The issue hit high spots immediately after the Myer float. Subsequently, two draft tax determinationsfrom the tax office, now long past their usual finalisation period are back in the news.
In the meantime, there were changes in relevant ministerial faces following the 2010 Federal elections and recent hotting up of private equity activity in Australia, especially by TPG.
The question is whether the profits made by private equity managers should be wholly taxed as ordinary income or capital gains.
Profits are made by private equity (generally a partnership with limited and general partners) when, in the final stages of the endgame, it sells the company it had bought earlier under its restructuring plan.

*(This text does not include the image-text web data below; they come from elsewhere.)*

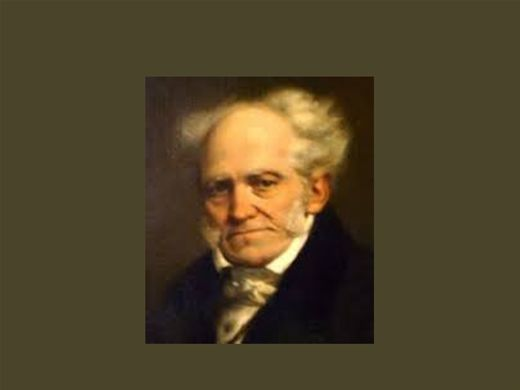 Curso Online de Literatura, segundo Schopenhauer.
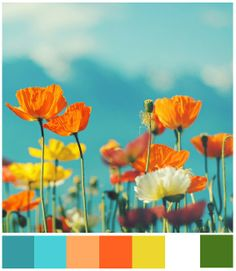 Poppies :) oh and Daisies ;) and um I love turquoise and orange and green and meadows...and kisses in meadows ;) x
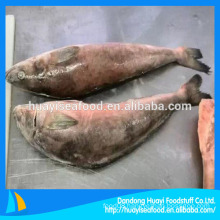 high quality fat greenling fish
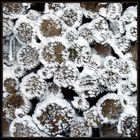 Frostholz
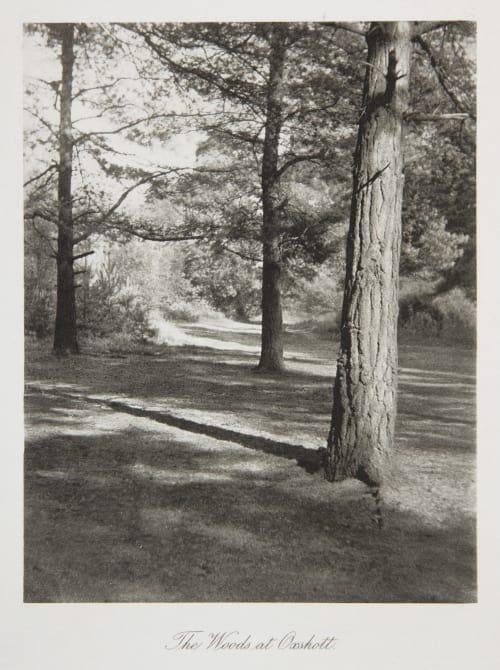 The Woods at Oxshott Evans, Fredrick  (British, 1853-1943)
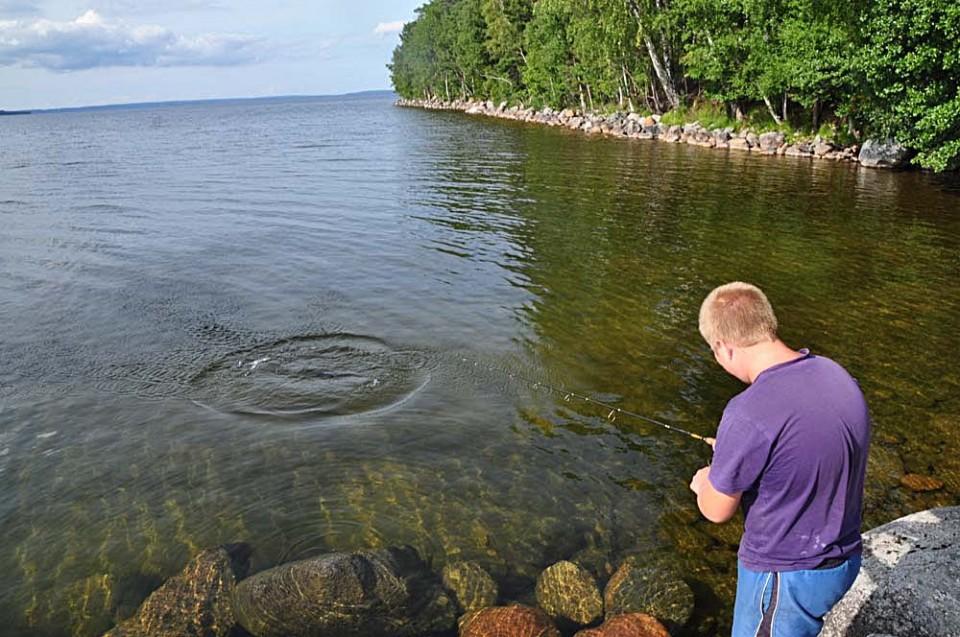 Pojke fiskar med kastspö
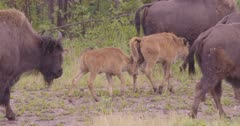 Wood Bison with caves walking in large herd. one stops to look at camera, zoom out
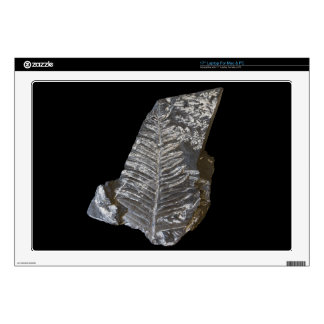 Fossilized Fern Leaves Photo on Black Decals For Laptops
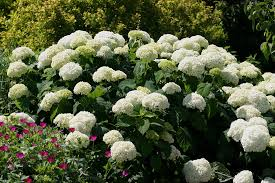 Most Fragrant Plants - nighttime and evening gardens state by state gardening web articles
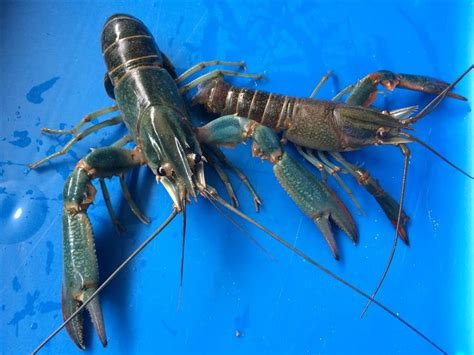 backyard crawfish farming backyard crawfish farming 17 best images about raising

General partners of private equity entities are invariably their managers and do not, in general, contribute capital. The income general partners derive, including management fees is in respect of their ‘carried interest’.
Managers say income from carried interest is capital, ATO argues that it is ordinary income -TD 2010/D18.
Ensuing tax consequences are blatantly significant for both sides. Capital gains from carried interest will not be taxable in Australia and in the least is entitled to discounts and concessions, whereas ordinary income is taxable.
This burgeoning tax muddle affecting private equity is not confined to Australia.
In the U.S, the Congress has been struggling to bring in law to tax private equity managers for quite some time. This year a near perfect attempt got unfortunately bogged down in the Senate and now hopefully a fresh Bill before Congress is showing signs of life.
The approach in the U.S is substantially different from that in the draft determinations but yet may give a clue as how others are willing to deal with a similar impasse.
The US Bill provided that, to the extent ‘carried interest’ of managers reflects capital invested by them in the partnership, it would be taxed at capital gains tax rates.
The balance would be subjected to a blend of ordinary income and capital gains taxation. According to the House version of the Bill 75 percent of the carried interest will be taxed as ordinary income and the balance as capital gains. In the Senate the ordinary income percentage got amended to 45 per cent in 2011 and 65 per cent in 2014. There it stalled.
There is another difference between the US and Australia that cannot be overlooked. Unlike in the case of the US where general partners, whether resident or not pay capital gains tax in the US on carried interest, in Australia there is no capital gains tax if the general partner is non-resident. Most general partners (who are mangers of private equity) are non–resident.
Will the attempt to tax general partners to the maximum result in limited partners bearing an increased tax burden?
Is multi-taxing based on a percentage split between ordinary income and capital gain the way to go?